Tonys getting less "critical"?

Time Out's Adam Feldman shares some mail he just received:

“After careful consideration,” begins the letter from Tony Award Productions, “the Tony Awards Management Committee has determined that Tony-voting privileges will no longer be extended to members of the First Night Press List, commencing with the 2009–2010 season.” In other words: Critics are hereby purged from the Tony voting rolls. No official reasons for this decision are given, but the letter goes on to note that critics already get to have their say during the year, and that “certain publications and individual critics have historically pursued a policy of abstaining from voting on entertainment awards in general, to avoid any possible conflicts of interest in fulfilling their primary responsibilities as journalists.”
Yes, good thing those pesky critics' conflicts of interest are out of the way now, to make way for the purer judgments of the rest of the Tony Award electorate--mostly, producers!

Someone upset that Shrek didn't get better Tony treatment this year???

Well I suppose it's true that critics do get plenty of opportunities to judge already, including their own awards. But maybe this should heighten the importance (if awards are still "important" at all) of Drama Critics Circle, for instance, or Drama Desk (of which I confess I'm a voting member myself).

(The OBIES is in some ways critic-driven but the committee every year is comprised of different critics and artists--like Cannes! But it also excludes Broadway.)

While it is a shameless move by the Broadway League and American Theater Wing (who run the thing) to take the Tonys even one step further toward blatant infomercial, maybe such clarity puts the spectacle in proper perspective finally. And maybe we'll develop in theatre a "bicameral" awards season like with movies, where you have the Oscars (voted on by industry folks), then the numerous critics awards (National Board of Review, e.g.).
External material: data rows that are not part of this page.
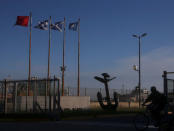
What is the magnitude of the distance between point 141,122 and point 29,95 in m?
8.23

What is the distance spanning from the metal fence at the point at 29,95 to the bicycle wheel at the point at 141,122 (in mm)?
5664

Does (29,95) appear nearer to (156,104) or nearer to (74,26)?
(156,104)

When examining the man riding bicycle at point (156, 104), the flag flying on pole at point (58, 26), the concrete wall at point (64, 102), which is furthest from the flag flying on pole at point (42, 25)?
the man riding bicycle at point (156, 104)

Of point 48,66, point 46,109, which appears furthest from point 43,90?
point 48,66

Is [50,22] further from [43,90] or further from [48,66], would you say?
[43,90]

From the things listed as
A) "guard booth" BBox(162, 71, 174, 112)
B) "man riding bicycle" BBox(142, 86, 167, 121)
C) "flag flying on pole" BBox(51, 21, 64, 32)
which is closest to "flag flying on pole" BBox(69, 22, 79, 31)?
"flag flying on pole" BBox(51, 21, 64, 32)

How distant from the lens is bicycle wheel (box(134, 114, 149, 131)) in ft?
37.6

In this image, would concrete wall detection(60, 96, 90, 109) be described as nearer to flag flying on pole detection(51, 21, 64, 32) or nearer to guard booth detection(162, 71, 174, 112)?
flag flying on pole detection(51, 21, 64, 32)

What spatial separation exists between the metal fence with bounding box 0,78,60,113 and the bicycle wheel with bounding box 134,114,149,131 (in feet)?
18.6

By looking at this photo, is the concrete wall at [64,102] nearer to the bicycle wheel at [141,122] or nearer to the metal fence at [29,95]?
the metal fence at [29,95]

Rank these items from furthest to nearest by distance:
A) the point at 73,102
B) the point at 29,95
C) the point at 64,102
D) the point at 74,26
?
the point at 74,26, the point at 73,102, the point at 64,102, the point at 29,95

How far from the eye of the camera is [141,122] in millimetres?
11492

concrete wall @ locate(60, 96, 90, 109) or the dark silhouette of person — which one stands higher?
the dark silhouette of person

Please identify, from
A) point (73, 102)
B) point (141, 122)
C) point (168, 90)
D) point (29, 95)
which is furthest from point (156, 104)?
point (73, 102)
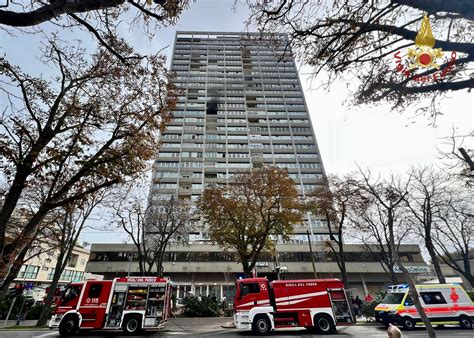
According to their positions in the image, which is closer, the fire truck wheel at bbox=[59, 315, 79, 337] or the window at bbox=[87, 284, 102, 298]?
the fire truck wheel at bbox=[59, 315, 79, 337]

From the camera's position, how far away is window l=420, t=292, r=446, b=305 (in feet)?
45.7

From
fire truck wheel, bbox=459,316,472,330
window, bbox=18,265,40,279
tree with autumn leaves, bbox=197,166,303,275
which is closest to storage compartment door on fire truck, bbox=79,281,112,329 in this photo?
tree with autumn leaves, bbox=197,166,303,275

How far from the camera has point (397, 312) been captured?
13.3 metres

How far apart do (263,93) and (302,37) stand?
7456cm

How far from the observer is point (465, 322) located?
530 inches

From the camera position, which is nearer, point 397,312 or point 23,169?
point 23,169

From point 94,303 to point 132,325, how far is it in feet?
7.54

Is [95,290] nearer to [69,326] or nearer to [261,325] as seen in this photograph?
[69,326]

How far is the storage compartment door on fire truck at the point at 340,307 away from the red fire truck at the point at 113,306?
8.98 meters

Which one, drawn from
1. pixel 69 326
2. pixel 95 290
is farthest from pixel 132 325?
pixel 69 326

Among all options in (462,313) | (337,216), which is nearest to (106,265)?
(337,216)

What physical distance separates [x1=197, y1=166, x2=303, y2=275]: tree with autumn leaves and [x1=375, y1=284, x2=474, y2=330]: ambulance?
792 centimetres

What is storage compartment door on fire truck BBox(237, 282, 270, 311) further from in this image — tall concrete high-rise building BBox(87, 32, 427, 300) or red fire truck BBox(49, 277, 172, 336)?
tall concrete high-rise building BBox(87, 32, 427, 300)

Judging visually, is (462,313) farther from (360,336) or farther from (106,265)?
(106,265)
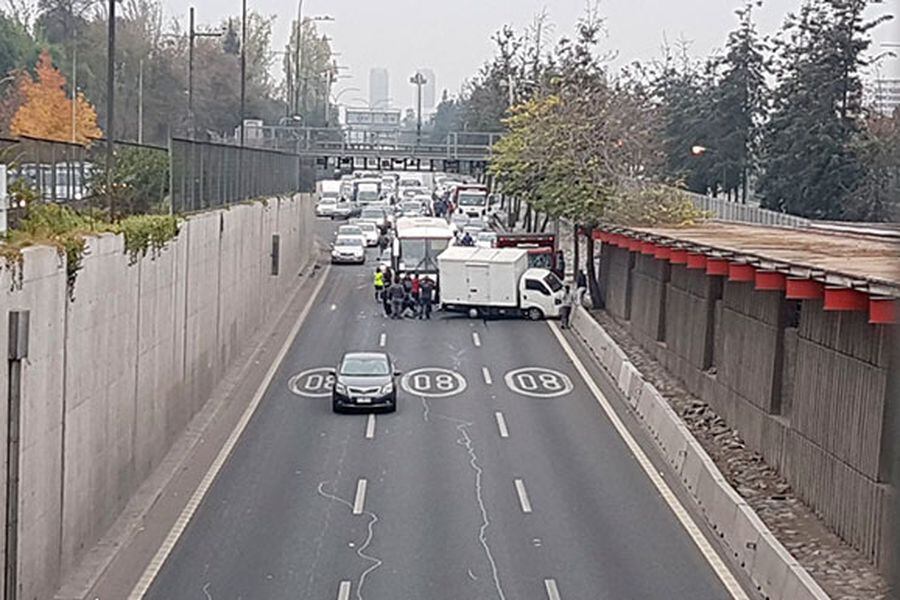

The question is, with a voting pool something like one-tenth the size of the Oscars' (and now getting even smaller!) what's to stop the Tonys from becoming a regular Politburo of Puffery?

Notice the coincidence that the Oscars just increased their number of Best Picture nominees from five to ten, no doubt a similar impulse that the Tonys have shown in finding some reason to at least telecast (if not nominated) scenes from every musical imaginable, good, bad, open, closed, or road tour.